También había que poner muchísimo
cuidado en la elección de la música
instrumental, porque la falta de palabras
hacía dudoso su significado y costaba
prever si tendría en las personas una
influencia benévola o funesta. Había que
tratar el gusto popular, al que siempre
hacían gracia los efectos sensuales y
rimbombantes, con el desprecio que se
merecía». Incluso hoy, la música militar que se
utiliza en tiempos de guerra tiene un
efecto certero y la música religiosa,
aunque ya no se componga de acuerdo
con la teoría antigua, sigue ejerciendo
una influencia profunda en las
emociones de los laicos.
La música de las esferas
La más sublime y, sin embargo, la menos
conocida de todas las especulaciones
pitagóricas era la de la armonía sideral.
Decían que Pitágoras era el único
hombre que oía la música de las
esferas.
Parece que los caldeos fueron
el primer pueblo que concibió que los
cuerpos celestes se unían en un canto
cósmico mientras se desplazaban
majestuosamente por el cielo. Job
describe una época en la que «las
estrellas matutinas cantaban juntas» y, en
El mercader de Venecia, el autor de las
obras de Shakespeare escribe lo
siguiente: «Ni el astro más pequeño que
veas en el cielo deja de imitar al
moverse el canto de los ángeles». Sin
embargo, es tan poco lo que se conserva
del sistema pitagórico de música
celestial que solo se puede conocer una
aproximación a su teoría.

§ **Objetivo del ejercicio**:
Responda brevemente a estas preguntas sobre el texto fuente:
(a) ¿Qué hacía dudoso el significado de la música instrumental?
(b) ¿Quién, según decían, era el único hombre que oía la música de las esferas?
(c) ¿Qué pueblo parece haber sido el primero en concebir que los cuerpos celestes se unían en un canto cósmico?

§ **Información de origen**:
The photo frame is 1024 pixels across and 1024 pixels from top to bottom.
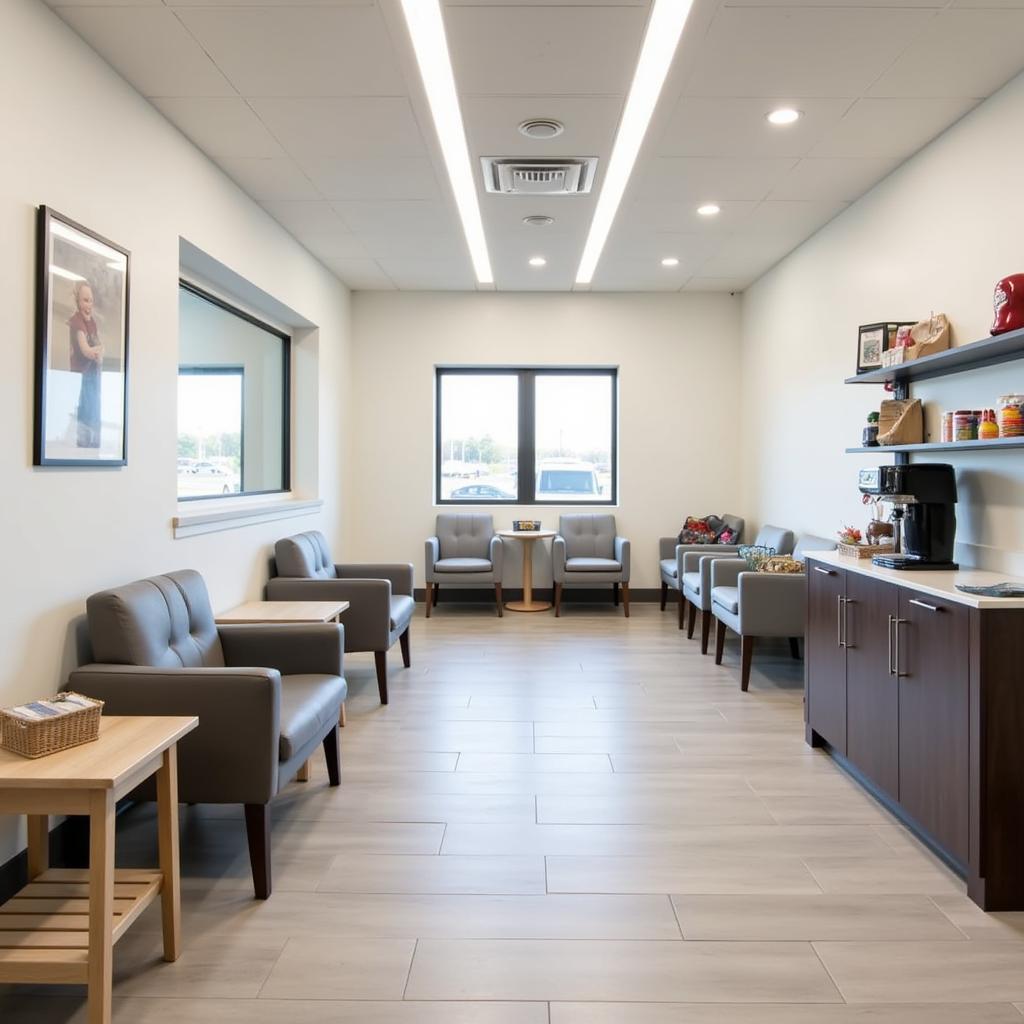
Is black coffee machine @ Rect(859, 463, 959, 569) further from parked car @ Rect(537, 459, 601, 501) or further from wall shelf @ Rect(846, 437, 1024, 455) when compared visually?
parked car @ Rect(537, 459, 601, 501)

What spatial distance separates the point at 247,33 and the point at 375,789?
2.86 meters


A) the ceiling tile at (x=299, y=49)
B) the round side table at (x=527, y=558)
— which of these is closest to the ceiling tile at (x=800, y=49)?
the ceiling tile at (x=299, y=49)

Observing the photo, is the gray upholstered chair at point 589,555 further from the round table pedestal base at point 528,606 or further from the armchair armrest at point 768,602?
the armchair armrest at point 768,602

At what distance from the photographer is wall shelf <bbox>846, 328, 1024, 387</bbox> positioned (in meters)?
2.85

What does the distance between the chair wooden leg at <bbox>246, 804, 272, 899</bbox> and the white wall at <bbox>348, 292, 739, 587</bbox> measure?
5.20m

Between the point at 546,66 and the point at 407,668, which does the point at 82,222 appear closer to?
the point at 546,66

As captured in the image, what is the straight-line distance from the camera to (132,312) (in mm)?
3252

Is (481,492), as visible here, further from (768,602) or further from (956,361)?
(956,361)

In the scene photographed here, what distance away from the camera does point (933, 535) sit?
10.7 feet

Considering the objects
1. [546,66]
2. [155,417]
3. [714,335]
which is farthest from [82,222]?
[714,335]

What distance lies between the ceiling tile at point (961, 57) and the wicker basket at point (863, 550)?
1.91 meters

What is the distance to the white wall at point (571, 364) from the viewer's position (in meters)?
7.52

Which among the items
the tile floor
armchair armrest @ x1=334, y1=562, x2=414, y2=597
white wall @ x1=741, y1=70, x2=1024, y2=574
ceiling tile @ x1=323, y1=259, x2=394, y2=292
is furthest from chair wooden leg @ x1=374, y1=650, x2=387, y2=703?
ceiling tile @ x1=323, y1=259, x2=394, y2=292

§ **Respuesta al ejercicio**:
(a) La falta de palabras.
(b) Pitágoras.
(c) Los caldeos.